Sadly there is a list of names, Jody Dobrowski and Matthew Shepard included, in which each entry is one too many. Namely innocent individuals whose lives have been tragically cut short on account of their very sexuality.

That this moving documentary devotes itself to yet another horrific homophobic incident, one that took the life of François Chenu in the city of Rheims, goes without saying. Only to review this work in full is to provide a cinematic spoiler, given the shocking events that took place that night are told piecemeal fashion by François' two brothers and inparticular by his mother Marie-Cecile, father Jean-Paul and sister Aurelie, together with their attorney in the run-up to and subsequent aftermath of the trial of those accused of the murder of their son, some 730 days after the attack itself. In short, this compelling feature documents their search for the motives behind such a despicable act, namely an answer to the question of why?

For it was on the 13th September, 2002 that François Chenu was confronted by three men whilst walking in Rheims' Leo Lagrange Park. The men in question were skinheads, xenophobic to the core, who were out that night to do an Arab, but settled for a homosexual instead. The assault was so vicious, that François' face literally beaten to a pulp, could only be recognised by his sister through his hair extensions. Left for dead on a side path, his killers later returned to the scene of their crime not to save his life, but to save their own skins in the fear of the body being discovered. Thrown into the park pond, François would come to die not from his brutal facial injuries, but by way of drowning.

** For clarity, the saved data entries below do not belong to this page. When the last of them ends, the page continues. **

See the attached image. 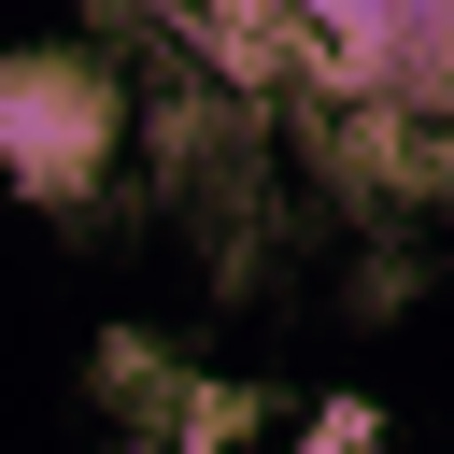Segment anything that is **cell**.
Segmentation results:
<instances>
[{"label":"cell","mask_w":454,"mask_h":454,"mask_svg":"<svg viewBox=\"0 0 454 454\" xmlns=\"http://www.w3.org/2000/svg\"><path fill=\"white\" fill-rule=\"evenodd\" d=\"M128 170V71L85 43H14L0 57V184L43 213H85Z\"/></svg>","instance_id":"cell-1"},{"label":"cell","mask_w":454,"mask_h":454,"mask_svg":"<svg viewBox=\"0 0 454 454\" xmlns=\"http://www.w3.org/2000/svg\"><path fill=\"white\" fill-rule=\"evenodd\" d=\"M298 43V85H326L340 114H411L440 128L454 99V0H270Z\"/></svg>","instance_id":"cell-2"}]
</instances>
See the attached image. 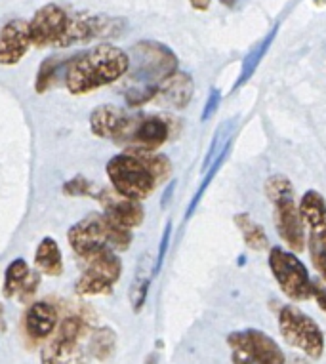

Made with the participation of the Chenu family, this powerful work was rightly awarded the Best Documentary Prize at the 2006 Berlin Film Festival, given it once again turned the spotlight on homophobic violence that to this day still permeates a certain part of society. Only this film is more than just a visual testimony to such, given it equally marked part of the grieving process itself, as the family tried to go beyond their hatred for those who mercilessly extinguished the life of their son and along the way, somehow understand what made three men, fuelled on alcohol and their nationalistic doctrine, act the way they did.

And yet as emotional a work as this is, we are left with a void in the form of the man himself. For whilst images of the park on a day-to-day basis and by way of a candlelit vigil, mix with footage of the family at home and in the hallways of the court wrestling with both their thoughts and the reporters present, no background to the all too short life of twenty-nine-year-old François Chenu is to be found. Consequently this feature fails to bring you closer to the man at its heart, other than the poignant fact that in proudly standing up for who he was, François did so in the almost certain knowledge that such would result in the assault that followed. Yet what you take home from this feature, is that such an inhumane loss of life was countered by a family determined not to let tragedy undermine their own humane values of compassion and forgiveness.

François Chenu | 1973 - 2002 | an all too short life lived with pride.